Apa hukum orang yang bertanya tentang daging yang diperoleh dari pasar Halab dan Damaskus yang didiami oleh ahlus sunnah, tetapi banyak tersebar kemurtadan. Apakah kita menahan diri dari makan daging sampai kita mengetahui secara yakin orang yang menyembelih atau dibangun di atas dasar bahwa ini termasuk negeri Islam dan bukan wilayah kekuasaan Islam yaitu banyak kaum muslimin yang mendiaminya? Apa pendapat Anda?
Bagaimana pendapat para ulama yang disertai dalil-dalil?
Berdasarkan apa yang saya dengar dari Syaikh Sulaiman Al-’Ulwan ketika ditanya tentang masalah ini, beliau menjawab: Ini bukan termasuk masalah din, wallahu a’lam.
Berilah kami fatwa dengan menjelaskan dalil-dalilnya.
Penanya: Koresponden Al-Mimbar
Jawab:
Segala puji bagi Allah, Robb seluruh alam. Sholawat dan salam semoga tercurah pada nabi yang mulia, keluarga, dan seluruh sahabatnya.
Ketika kaum muslimin adalah mayoritas penduduk suatu negeri dan orang-orang kafir minoritas, maka dihukumi negeri ini dengan keislamannya dan dimakan sembelihannya tanpa bertanya siapa yang menyembelih karena minoritas tidak ada hukum baginya. Karena sembelihan syar’i berdasarkan mayoritas, maka boleh memakan sembelihan tanpa bertanya, berdasarkan hukum asal.
Dalil tentang masalah itu adalah apa yang diriwayatkan oleh Bukhori dalam shohihnya:
Bahwa suatu kaum datang kepada Nabi shollallahu ‘alaihi wa sallam lalu mereka berkata: Sesungguhnya suatu kaum datang kepada kami dengan membawa daging yang kami tidak mengetahui apakah mereka menyebut nama Allah ketika menyembelihnya atau tidak? Maka beliau shollallahu ‘alaihi wa sallam bersabda:
سَمُوا اللهَ عَلَيْهِ أَنْتُمْ وَكُلُوْا
Sebutlah nama Allah atasnya dan makanlah kalian!
Para ulama berkata: Dalam hadits ini terdapat dalil bahwa perbuatan dibawa pada keadaan sah sampai ada dalil akan fasadnya (kerusakannya).
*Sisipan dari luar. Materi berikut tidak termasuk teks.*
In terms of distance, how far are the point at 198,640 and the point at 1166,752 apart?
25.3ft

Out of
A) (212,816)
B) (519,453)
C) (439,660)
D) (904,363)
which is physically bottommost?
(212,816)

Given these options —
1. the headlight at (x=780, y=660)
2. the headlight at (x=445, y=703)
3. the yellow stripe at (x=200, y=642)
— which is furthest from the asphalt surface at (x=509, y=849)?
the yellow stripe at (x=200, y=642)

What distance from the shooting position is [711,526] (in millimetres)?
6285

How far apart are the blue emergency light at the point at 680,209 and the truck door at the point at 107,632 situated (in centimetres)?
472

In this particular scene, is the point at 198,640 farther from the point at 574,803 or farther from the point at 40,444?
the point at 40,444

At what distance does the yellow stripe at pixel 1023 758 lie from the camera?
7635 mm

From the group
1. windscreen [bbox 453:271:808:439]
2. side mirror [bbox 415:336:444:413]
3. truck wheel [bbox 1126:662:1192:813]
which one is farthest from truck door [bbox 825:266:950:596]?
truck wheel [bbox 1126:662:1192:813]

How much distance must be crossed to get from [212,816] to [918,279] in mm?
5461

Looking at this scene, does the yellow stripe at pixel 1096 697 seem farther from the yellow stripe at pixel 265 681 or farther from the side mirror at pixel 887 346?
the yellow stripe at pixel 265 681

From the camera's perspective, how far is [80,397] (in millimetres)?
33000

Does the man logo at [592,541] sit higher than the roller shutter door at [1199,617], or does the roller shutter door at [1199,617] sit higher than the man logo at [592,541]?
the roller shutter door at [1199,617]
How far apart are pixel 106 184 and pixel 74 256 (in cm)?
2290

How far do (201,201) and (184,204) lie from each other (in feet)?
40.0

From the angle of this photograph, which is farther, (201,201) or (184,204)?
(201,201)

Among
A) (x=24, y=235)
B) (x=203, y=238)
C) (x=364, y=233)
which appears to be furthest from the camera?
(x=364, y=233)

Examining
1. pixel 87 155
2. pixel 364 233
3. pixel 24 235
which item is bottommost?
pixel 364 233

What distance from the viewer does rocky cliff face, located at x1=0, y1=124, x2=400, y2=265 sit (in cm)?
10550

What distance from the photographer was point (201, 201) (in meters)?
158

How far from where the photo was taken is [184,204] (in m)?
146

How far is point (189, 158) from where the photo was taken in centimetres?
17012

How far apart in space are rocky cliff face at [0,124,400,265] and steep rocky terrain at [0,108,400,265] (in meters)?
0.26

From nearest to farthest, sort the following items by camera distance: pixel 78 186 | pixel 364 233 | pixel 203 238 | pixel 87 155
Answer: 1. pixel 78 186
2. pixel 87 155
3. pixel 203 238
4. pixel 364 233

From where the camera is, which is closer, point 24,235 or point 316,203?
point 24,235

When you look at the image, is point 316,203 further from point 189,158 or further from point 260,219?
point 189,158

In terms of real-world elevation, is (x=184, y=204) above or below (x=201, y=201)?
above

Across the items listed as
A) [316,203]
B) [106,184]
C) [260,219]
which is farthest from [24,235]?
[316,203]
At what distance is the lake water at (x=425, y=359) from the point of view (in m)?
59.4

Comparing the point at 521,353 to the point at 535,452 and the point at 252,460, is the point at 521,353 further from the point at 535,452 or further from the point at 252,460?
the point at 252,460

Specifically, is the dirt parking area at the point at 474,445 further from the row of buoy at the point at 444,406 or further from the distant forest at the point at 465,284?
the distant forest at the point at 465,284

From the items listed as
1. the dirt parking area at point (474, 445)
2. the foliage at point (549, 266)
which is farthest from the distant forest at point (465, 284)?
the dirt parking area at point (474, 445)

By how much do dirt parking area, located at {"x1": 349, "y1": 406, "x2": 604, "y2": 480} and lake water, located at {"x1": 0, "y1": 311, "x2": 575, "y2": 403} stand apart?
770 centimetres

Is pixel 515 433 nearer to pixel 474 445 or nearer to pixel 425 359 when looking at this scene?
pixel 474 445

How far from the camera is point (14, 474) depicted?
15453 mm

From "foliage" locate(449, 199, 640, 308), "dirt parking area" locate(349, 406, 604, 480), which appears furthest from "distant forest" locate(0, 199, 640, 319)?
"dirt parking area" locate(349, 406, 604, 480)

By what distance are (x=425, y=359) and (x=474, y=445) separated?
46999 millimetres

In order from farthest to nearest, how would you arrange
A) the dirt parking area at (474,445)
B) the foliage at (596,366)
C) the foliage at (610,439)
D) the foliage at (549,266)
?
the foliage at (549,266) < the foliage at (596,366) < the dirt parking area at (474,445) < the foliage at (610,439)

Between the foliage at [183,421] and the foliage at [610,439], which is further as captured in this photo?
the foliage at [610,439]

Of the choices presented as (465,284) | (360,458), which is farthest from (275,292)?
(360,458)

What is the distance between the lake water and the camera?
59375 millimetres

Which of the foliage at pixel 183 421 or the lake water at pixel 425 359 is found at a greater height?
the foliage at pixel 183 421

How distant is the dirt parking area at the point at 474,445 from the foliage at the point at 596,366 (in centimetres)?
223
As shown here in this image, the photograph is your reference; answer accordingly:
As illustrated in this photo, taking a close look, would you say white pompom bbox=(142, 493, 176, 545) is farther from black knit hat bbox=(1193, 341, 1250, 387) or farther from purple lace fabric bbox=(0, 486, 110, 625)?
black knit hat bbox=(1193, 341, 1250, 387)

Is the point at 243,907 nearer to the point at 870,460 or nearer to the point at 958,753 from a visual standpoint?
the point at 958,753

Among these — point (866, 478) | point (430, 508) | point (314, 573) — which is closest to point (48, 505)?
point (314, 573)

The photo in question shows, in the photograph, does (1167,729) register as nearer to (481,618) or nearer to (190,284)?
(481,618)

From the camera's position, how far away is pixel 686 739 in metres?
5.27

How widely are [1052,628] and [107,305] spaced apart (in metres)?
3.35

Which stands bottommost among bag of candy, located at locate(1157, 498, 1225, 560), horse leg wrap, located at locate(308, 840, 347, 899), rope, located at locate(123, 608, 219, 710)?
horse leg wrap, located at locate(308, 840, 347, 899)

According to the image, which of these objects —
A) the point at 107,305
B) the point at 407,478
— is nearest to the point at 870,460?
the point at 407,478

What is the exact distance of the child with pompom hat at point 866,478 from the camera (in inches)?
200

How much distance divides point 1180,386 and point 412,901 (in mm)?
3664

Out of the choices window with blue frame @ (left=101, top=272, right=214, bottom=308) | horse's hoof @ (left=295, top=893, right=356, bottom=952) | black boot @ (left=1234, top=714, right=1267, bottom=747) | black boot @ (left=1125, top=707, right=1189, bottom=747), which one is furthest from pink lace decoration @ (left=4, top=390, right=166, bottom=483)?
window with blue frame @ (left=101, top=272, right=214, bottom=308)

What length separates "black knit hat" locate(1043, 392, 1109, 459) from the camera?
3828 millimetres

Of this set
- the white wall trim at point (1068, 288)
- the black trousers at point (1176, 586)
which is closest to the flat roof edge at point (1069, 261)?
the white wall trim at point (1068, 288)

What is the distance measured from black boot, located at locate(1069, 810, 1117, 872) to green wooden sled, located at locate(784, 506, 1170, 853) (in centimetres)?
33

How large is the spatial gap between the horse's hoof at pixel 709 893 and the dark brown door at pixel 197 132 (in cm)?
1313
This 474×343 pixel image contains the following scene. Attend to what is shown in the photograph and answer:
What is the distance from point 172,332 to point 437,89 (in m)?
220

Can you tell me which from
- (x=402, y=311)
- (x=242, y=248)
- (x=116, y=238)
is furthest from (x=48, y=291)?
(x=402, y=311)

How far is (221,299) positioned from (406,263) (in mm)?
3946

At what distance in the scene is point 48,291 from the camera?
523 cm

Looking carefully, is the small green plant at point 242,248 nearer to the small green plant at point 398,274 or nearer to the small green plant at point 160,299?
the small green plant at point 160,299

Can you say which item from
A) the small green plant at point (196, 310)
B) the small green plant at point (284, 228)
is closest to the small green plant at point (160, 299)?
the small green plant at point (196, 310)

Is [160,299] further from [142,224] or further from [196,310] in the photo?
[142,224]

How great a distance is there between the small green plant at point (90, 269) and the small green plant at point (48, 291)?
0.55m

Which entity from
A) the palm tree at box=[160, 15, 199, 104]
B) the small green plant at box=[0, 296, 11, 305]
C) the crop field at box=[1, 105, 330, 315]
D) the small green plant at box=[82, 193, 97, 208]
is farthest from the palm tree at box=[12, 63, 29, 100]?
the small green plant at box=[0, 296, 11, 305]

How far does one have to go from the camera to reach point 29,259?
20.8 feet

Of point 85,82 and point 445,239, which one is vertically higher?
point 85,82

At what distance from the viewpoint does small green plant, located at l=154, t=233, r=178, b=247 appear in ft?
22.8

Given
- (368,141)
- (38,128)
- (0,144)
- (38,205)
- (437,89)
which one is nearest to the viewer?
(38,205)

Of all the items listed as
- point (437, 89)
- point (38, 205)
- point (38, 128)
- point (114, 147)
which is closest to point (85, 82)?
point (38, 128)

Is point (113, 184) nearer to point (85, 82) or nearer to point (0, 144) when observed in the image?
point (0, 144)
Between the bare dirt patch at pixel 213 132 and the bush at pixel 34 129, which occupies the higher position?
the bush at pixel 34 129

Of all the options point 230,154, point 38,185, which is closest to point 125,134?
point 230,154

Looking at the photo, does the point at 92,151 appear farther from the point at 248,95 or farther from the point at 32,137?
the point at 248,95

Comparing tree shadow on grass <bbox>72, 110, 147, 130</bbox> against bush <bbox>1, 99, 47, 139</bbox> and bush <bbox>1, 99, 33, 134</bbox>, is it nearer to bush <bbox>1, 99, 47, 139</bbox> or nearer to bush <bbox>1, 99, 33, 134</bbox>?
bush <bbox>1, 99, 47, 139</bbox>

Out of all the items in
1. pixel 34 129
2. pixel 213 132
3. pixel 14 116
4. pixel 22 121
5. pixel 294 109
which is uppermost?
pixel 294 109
Adapun ketika penyandaran pada orang-orang kafir itu besar nilainya, mendekati 1/3 atau kurang lebih maka menjadi negeri yang terkumpul antara kaum muslimin dan orang-orang kafir. Ketika itu harus mengambil kehati-hatian yang menjamin seorang muslim tidak makan dari sembelihan orang-orang kafir.
Jika mayoritas di suatu negeri adalah tidak ada sembelihan syar’i atau mencapai jumlah yang menuntut keraguan akan kesahannya maka wajib menahan diri dari memakan sampai bisa dipastikan adanya sembelihan syar’i dan terpenuhi syarat-syaratnya.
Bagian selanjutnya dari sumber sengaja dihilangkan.